Consegna a:
Tra le righe, seleziona e trascrivi tutte quelle che contengono la stringa "house".

Brano estratto:

L. Weiner, “From One Language To Another”, 1969, Amsterdam.

L’Unione Europea si è posta fin dal principio il problema della tutela delle lingue e del loro migliore utilizzo al fine di facilitare la comprensione reciproca tra i cittadini dei differenti stati nazionali. Il motto dell’Unione Europea è “Unita nella diversità”. Esso sta ad indicare che, attraverso di essa, gli europei operano unitamente per la pace e la prosperità e che le molte e diverse culture, tradizioni e lingue presenti in Europa costituiscono la ricchezza del continente.

L’UE, quindi, nel mondo globalizzato in cui domina la tendenza all’omologazione linguistica, non può accettare l’idea di una sola lingua franca (l’inglese) e cerca di favorire la salvaguardia delle cosiddette lingue minoritarie (ad esempio, in Italia esistono dodici lingue minoritarie riconosciute: albanese, greca, franco-provenzale, sarda, tedesca ecc.) e l’apprendimento delle lingue nazionali dei paesi confinanti, in modo da favorire la reciproca conoscenza tra popoli che storicamente hanno avuto rapporti conflittuali.
In questo contesto assume un ruolo fondamentale, accanto all’insegnamento delle lingue straniere, il più generale atteggiamento della scuola e degli insegnanti nei confronti del plurilinguismo, del multilinguismo e della traduzione – un fenomeno finora sottovalutato.

Una lingua più una lingua non fa intercultura 

Per quanto la letteratura italiana offra più di uno spunto per indagare e praticare il plurilinguismo e il multilinguismo, e nonostante la presenza di alunni di madrelingua non italiana nella grande maggioranza delle aule scolastiche, la scuola – che secondo i buoni propositi dei linguisti avrebbe dovuto già dagli anni Settanta del secolo scorso insegnare l’italiano standard almeno rispettando i diversi retroterra linguistici degli allievi – ha più di qualche difficoltà a far incontrare le lingue in uno stesso spazio nello stesso momento, a farle coagulare in una didattica che sia davvero pluri e multilingue, a creare spazi di coesistenza e di meticciamento, a riflettere sulle conseguenze dello spaesamento che inconsapevolmente è costretto a sperimentare ogni nuovo cittadino.

Lo studio delle lingue straniere è fino a oggi rimasto separato per compartimenti stagni: l’ora di italiano, l’ora di inglese e l’ora di francese, tedesco o spagnolo si susseguono senza mai incontrarsi. L’insegnamento dell’italiano, affidato a docenti laureati in Lettere che, almeno per la scuola secondaria, hanno conoscenze specifiche di letteratura italiana e di lingua e letteratura latina, oltre che di storia e di geografia, è focalizzato soprattutto sulla comprensione di testi letterari, come attestano i manuali scolastici e come richiesto dalle prove di italiano somministrate ogni anno obbligatoriamente dall’INVALSI agli studenti che sostengono l’esame di Stato al termine della scuola secondaria di primo grado. E anche quando i testi letterari sono scritti in una lingua diversa dall’italiano, nei libri di testo – e, quindi, si suppone, nella pratiche didattiche più diffuse – essi sono presentati direttamente in traduzione, senza peraltro che sia dato conto dell’identità del traduttore, tenuto spesso nascosto, come l’atto stesso del tradurre, agli allievi. In linea con le abitudini dei cittadini italiani, i quali usufruiscono quotidianamente di dosi massicce di opere dell’ingegno tradotte o doppiate, anche gli studenti sono avvezzi all’uso di libri di letteratura sostanzialmente monolingui, che non recano traccia degli incontri tra le lingue, non contengono opere con il testo a fronte e non affrontano il tema della traduzione.

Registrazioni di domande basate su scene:

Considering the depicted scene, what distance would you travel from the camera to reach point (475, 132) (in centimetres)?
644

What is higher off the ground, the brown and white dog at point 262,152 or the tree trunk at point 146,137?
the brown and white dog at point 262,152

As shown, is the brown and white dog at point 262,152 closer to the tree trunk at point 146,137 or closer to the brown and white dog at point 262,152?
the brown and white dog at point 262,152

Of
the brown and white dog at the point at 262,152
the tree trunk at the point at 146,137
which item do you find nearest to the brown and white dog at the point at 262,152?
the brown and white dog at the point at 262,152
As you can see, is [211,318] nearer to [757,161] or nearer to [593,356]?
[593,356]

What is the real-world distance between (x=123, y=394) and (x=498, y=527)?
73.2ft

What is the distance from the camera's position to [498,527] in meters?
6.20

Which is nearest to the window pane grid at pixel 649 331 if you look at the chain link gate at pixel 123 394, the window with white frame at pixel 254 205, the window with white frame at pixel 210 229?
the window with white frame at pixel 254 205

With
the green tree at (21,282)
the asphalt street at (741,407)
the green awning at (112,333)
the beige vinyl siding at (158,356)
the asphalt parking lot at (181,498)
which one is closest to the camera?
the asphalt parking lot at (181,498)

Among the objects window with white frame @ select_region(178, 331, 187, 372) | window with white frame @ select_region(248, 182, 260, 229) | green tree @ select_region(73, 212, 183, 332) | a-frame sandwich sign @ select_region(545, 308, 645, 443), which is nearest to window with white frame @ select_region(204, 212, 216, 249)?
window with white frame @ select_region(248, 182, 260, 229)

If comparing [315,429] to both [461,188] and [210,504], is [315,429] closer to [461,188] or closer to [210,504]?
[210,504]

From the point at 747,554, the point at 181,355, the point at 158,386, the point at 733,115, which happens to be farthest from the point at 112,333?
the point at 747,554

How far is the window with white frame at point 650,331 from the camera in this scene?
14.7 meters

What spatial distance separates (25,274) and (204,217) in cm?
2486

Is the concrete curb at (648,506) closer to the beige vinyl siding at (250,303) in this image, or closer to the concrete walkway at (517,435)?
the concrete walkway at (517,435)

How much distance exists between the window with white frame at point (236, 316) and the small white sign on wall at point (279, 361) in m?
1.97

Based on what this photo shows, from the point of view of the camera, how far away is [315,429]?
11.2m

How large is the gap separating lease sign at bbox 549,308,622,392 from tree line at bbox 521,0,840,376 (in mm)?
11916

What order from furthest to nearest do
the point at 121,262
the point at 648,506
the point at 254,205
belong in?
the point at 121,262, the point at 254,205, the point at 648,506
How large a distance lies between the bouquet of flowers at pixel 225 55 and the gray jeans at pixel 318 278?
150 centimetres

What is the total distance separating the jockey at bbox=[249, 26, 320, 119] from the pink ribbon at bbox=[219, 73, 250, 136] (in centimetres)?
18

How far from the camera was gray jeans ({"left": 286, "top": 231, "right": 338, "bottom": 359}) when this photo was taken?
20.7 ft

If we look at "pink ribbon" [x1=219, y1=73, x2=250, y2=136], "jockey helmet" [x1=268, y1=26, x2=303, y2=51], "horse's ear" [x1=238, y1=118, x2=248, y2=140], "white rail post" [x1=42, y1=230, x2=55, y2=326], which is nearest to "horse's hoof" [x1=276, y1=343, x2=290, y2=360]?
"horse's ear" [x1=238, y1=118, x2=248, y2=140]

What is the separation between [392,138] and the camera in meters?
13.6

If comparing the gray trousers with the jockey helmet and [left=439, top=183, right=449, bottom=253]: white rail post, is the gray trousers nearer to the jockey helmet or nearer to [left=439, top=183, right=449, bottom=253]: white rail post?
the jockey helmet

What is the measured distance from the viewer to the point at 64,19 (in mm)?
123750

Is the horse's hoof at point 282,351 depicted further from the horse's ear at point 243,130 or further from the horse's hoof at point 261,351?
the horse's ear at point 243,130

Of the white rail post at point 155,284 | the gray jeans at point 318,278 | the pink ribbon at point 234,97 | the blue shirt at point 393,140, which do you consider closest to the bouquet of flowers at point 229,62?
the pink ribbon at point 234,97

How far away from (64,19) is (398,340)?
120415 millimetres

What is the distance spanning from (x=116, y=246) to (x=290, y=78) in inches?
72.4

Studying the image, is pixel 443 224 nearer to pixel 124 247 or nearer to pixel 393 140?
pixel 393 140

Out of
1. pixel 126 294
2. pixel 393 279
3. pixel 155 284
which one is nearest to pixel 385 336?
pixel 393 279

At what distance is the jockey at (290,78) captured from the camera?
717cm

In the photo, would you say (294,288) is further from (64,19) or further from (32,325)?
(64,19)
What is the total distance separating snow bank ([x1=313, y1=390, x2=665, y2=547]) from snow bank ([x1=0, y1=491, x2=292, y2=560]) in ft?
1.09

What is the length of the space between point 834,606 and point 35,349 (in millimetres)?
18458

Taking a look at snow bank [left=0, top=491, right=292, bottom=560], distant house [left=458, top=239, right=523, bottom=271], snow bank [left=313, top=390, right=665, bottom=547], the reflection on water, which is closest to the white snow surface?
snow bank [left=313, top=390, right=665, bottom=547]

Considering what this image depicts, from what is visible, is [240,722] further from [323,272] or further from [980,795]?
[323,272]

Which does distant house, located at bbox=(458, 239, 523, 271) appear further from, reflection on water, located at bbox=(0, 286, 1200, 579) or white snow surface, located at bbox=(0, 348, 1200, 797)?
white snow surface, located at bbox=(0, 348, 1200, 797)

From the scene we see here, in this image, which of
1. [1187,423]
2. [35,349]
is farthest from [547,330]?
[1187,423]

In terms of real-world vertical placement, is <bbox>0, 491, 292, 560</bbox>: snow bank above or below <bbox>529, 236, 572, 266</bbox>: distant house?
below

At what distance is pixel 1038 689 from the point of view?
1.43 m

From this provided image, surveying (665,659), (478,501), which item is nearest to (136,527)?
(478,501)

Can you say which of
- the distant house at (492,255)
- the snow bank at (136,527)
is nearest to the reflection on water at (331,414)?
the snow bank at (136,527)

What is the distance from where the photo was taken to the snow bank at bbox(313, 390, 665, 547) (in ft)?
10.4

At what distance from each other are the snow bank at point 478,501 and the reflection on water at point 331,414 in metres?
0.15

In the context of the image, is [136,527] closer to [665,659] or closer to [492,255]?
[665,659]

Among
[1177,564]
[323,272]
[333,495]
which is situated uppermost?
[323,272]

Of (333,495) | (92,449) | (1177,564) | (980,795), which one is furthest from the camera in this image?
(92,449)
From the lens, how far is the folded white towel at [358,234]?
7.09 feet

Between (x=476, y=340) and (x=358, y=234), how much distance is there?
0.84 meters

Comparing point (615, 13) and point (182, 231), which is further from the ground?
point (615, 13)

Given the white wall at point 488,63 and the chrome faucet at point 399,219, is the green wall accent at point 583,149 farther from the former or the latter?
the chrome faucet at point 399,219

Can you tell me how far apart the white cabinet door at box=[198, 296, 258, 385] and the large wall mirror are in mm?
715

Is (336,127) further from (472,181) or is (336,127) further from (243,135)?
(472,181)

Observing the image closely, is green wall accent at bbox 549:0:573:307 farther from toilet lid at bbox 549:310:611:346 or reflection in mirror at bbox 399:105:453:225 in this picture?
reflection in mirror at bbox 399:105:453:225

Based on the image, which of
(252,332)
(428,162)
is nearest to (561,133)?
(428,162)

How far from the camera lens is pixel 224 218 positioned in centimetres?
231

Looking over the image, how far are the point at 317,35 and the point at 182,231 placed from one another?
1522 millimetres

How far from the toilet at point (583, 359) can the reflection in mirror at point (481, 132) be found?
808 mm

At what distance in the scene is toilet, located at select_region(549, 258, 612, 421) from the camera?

Consegna b:
Ritrascrivi senza modifiche il brano sul plurilinguismo, cioè tutto ciò che va da "In questo contesto" giù fino a "fenomeno finora sottovalutato.".

Soluzione a:
Taking a look at snow bank [left=0, top=491, right=292, bottom=560], distant house [left=458, top=239, right=523, bottom=271], snow bank [left=313, top=390, right=665, bottom=547], the reflection on water, which is closest to the white snow surface?
Which does distant house, located at bbox=(458, 239, 523, 271) appear further from, reflection on water, located at bbox=(0, 286, 1200, 579) or white snow surface, located at bbox=(0, 348, 1200, 797)?
In terms of real-world vertical placement, is <bbox>0, 491, 292, 560</bbox>: snow bank above or below <bbox>529, 236, 572, 266</bbox>: distant house?
- the distant house at (492,255)

Soluzione b:
In questo contesto assume un ruolo fondamentale, accanto all’insegnamento delle lingue straniere, il più generale atteggiamento della scuola e degli insegnanti nei confronti del plurilinguismo, del multilinguismo e della traduzione – un fenomeno finora sottovalutato.